Your book club reading list for June
Spice up your summer reading list with a brand-new month’s worth of Bright Spot book club fun, hosted by YMCA staff members and book lovers Beth Morgan and Andrea Muller.
We’ll be reading a piece of lit every two weeks, which will give us plenty of time to dig deep and get familiar with the themes, characters, and storyline. Then, we’ll share our impressions with each other over a virtual coffee or tea. As always, our intention is to build connections with all of you through our shared love of reading!
How do I join?
Sign up on this page of The Bright Spot. Once you RSVP, we’ll send a Zoom link to your e-mail. On Thursday, shortly before 1:00 pm, click on the link to connect to our virtual book club.
How will the book club be organized?
Each meeting will be moderated by Beth Morgan, General Manager of the Markham YMCA, and Andrea Muller, supervisor and individual conditioning coach at the Markham YMCA. We’ve asked people to pick a variety of books for us to read together (scroll down to see the reading schedule!). We’ll read a new book every two weeks, then get together virtually to discuss them.
What can I expect in a typical book club meeting?
The individual who chose the book will bring three discussion questions to our meeting to get the ball rolling, and then our conversation will pick up from there.
What are some examples of discussion questions?
We’re going to be pretty open to whatever comes up, but some of the questions we are thinking of using to get us started are:
- What themes did you notice throughout the book?
- How did the characters change throughout the story? How did your opinion of them change?
- Which character did you relate to the most, and what was it about them that you connected with?
- Did the book change your opinion or perspective about anything?

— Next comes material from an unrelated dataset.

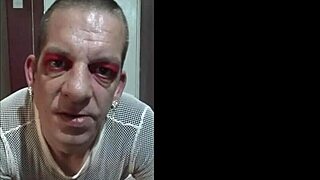 bisexual crossdresser mark wright craves a real cock fucking him while he plays with his own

Do you feel different now than you did before you read it?
Where can I get copies of the books we’re reading?
There are a few different ways you can get books for free online.
1. Log on to your local library’s website. If you do not have a library card, your library card is expired, or you lost your library card, your library website will have directions on how to get a new card.
2. Use the Toronto Public Library Instant Digital Card.This gives non-Toronto Public Library cardholders in Toronto free, temporary access to the TPL’s large collection of e-books and audiobooks using the code TPL2020. You need a Toronto cell phone (area codes 416, 647, or 437) that can receive text messages.
3. Subscribe to Scribd or Kobo audiobook, which both offer a free 30-day trial.
4. If you prefer audiobooks, Audible has a free 30-day trial as well.
Which books are we reading?
We already have our selection for June but we want to hear your suggestions for the coming months, too. Head over to The Bright Spot and send us your ideas through the live chat.
In the meantime, here are the June titles we’ll be digging into.
Please note: all of the following synopses are quoted directly from goodreads.com.
June 11 meeting: Hateship, Friendship, Courtship, Loveship, Marriage: Stories
“In the her tenth collection (the title story of which is the basis for the new film Hateship Loveship), Alice Munro achieves new heights, creating narratives that loop and swerve like memory, and conjuring up characters as thorny and contradictory as people we know ourselves.
A tough-minded housekeeper jettisons the habits of a lifetime because of a teenager’s practical joke. A college student visiting her brassy, unconventional aunt stumbles on an astonishing secret and its meaning in her own life. An incorrigible philanderer responds with unexpected grace to his wife’s nursing-home romance.
Hateship, Friendship, Courtship, Loveship, Marriage is Munro at her best, tirelessly observant, serenely free of illusion, deeply and gloriously humane.”
June 18 & 25 meetings: The Glass Hotel by Emily St. John Mandel
“From the award-winning author of Station Eleven, a captivating novel of money, beauty, white-collar crime, ghosts, and moral compromise in which a woman disappears from a container ship off the coast of Mauritania and a massive Ponzi scheme implodes in New York, dragging countless fortunes with it.
Vincent is a bartender at the Hotel Caiette, a five-star glass and cedar palace on an island in British Columbia. Jonathan Alkaitis works in finance and owns the hotel. When he passes Vincent his card with a tip, it’s the beginning of their life together. That same day, Vincent’s half-brother, Paul, scrawls a note on the windowed wall of the hotel: “Why don’t you swallow broken glass.” Leon Prevant, a shipping executive for a company called Neptune-Avramidis, sees the note from the hotel bar and is shaken to his core. Thirteen years later Vincent mysteriously disappears from the deck of a Neptune-Avramidis ship. Weaving together the lives of these characters, The Glass Hotel moves between the ship, the skyscrapers of Manhattan, and the wilderness of northern Vancouver Island, painting a breathtaking picture of greed and guilt, fantasy and delusion, art and the ghosts of our pasts.”
Happy reading! We can’t wait to hear what you think of these books in our coming meetings.